For now, the Israeli Right prefers to take Trump’s unreservedly pro-Israeli statements at face value. They thus expect him to start by delivering on his vow to relocate the American embassy from Tel Aviv to Jerusalem, a move Washington had been reserving until the aftermath of a future Israeli-Palestinian peace deal.

The timing and nature of Trump’s moves concerning Israel will depend to some extent on the appointments he makes.

West Bank settlers derive particular inspiration from the fact that one of Trump’s senior advisers, David Friedman, is a veteran and public supporter of their cause. Rumours that Friedman will be Trump’s special Middle East envoy underscored reports that trenchantly pro-Israel former Ambassador to the UN, John Bolton, is one leading contender for secretary of state, and that candidates for other key cabinet positions will go to other supporters of the Israeli Right, like Rudy Giuliani or Newt Gingrich.

Such appointments will surely make Netanyahu and his aides feel they are among friends when dealing with the new administration. However, policy may well end up shaped by stubborn realities and sudden events that will prove stronger than any individual in the Trump operation, including Trump himself.

The best walking testimony of the power of these external dynamics is Trump’s predecessor.

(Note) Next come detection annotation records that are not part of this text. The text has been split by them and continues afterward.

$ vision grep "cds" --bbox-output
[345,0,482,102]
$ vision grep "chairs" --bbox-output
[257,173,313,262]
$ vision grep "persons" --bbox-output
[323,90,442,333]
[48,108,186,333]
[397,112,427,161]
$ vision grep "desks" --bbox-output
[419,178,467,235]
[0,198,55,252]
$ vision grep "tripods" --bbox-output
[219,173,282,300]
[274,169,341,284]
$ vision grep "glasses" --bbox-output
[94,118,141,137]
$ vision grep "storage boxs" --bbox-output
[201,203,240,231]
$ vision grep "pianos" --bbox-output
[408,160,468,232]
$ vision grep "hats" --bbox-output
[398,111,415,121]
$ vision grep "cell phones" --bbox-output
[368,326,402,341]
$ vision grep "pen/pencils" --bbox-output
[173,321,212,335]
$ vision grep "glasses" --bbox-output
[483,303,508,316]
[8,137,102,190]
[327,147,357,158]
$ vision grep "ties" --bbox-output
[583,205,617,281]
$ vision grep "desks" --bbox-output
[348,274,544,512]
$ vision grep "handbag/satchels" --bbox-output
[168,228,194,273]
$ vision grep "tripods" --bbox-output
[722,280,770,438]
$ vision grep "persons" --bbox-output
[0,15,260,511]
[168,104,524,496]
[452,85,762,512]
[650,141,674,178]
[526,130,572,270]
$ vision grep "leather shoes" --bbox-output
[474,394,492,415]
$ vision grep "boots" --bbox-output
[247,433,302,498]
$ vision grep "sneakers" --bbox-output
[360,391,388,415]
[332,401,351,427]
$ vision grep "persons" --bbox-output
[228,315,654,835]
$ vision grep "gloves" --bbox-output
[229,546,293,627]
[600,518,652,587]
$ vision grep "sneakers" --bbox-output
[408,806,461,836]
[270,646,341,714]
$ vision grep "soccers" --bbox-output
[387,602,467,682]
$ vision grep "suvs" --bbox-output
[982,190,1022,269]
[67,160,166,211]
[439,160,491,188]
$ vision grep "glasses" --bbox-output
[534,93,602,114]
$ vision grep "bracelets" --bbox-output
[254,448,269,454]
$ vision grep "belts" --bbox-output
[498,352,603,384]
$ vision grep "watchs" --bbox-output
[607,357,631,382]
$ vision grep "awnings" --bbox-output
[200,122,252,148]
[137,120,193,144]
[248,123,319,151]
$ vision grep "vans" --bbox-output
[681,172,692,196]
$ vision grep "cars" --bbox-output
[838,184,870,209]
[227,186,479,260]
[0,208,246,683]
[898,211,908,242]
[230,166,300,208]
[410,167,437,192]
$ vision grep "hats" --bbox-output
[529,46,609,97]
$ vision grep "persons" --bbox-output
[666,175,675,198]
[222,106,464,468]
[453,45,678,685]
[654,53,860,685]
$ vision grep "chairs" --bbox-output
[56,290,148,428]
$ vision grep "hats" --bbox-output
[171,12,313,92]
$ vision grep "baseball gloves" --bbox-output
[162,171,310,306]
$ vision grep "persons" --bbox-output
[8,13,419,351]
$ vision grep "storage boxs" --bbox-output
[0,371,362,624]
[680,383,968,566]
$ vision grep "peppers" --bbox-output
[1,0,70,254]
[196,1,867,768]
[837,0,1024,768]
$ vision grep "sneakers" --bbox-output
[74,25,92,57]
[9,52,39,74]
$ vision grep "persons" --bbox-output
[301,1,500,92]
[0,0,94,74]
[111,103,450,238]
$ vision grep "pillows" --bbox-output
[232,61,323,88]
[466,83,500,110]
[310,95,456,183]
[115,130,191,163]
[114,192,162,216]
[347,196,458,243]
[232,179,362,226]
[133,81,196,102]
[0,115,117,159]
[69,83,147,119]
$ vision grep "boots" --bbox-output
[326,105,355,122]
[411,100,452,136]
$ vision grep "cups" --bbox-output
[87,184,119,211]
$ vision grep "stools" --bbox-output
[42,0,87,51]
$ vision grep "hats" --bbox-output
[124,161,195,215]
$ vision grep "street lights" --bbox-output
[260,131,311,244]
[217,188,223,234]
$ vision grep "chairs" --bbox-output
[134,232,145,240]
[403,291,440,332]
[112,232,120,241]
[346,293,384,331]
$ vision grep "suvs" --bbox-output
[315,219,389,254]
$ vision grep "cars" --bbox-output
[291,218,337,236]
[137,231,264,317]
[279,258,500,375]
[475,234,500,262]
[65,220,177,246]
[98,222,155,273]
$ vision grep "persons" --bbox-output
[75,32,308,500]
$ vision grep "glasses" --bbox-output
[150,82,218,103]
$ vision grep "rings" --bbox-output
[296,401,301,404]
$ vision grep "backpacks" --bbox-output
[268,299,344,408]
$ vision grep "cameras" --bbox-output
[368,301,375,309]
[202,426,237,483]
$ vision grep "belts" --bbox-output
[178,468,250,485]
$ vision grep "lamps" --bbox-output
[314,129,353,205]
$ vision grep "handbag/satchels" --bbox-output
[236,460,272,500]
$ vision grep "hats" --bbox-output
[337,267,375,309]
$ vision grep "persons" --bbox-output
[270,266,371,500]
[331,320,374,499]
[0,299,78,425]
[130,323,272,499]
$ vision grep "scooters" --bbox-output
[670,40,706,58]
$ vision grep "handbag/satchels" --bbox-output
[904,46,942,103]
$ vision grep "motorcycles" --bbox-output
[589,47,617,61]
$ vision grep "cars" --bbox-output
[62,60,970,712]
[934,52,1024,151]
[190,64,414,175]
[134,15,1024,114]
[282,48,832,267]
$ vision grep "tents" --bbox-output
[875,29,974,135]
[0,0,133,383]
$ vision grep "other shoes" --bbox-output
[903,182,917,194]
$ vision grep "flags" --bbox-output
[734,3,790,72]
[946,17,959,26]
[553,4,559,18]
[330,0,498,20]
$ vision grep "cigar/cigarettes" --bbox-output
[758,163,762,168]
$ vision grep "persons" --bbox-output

The same Obama who delivered the Cairo Speech ended up delivering to Israel the most generous military aid deal it has ever received. That happened because, as the years elapsed, the man who had originally set out to appease the Muslim world was staring at a disintegrating Middle East, where Israel’s stability and loyalty to Uncle Sam proved to be the only anchor on which Washington could durably rely.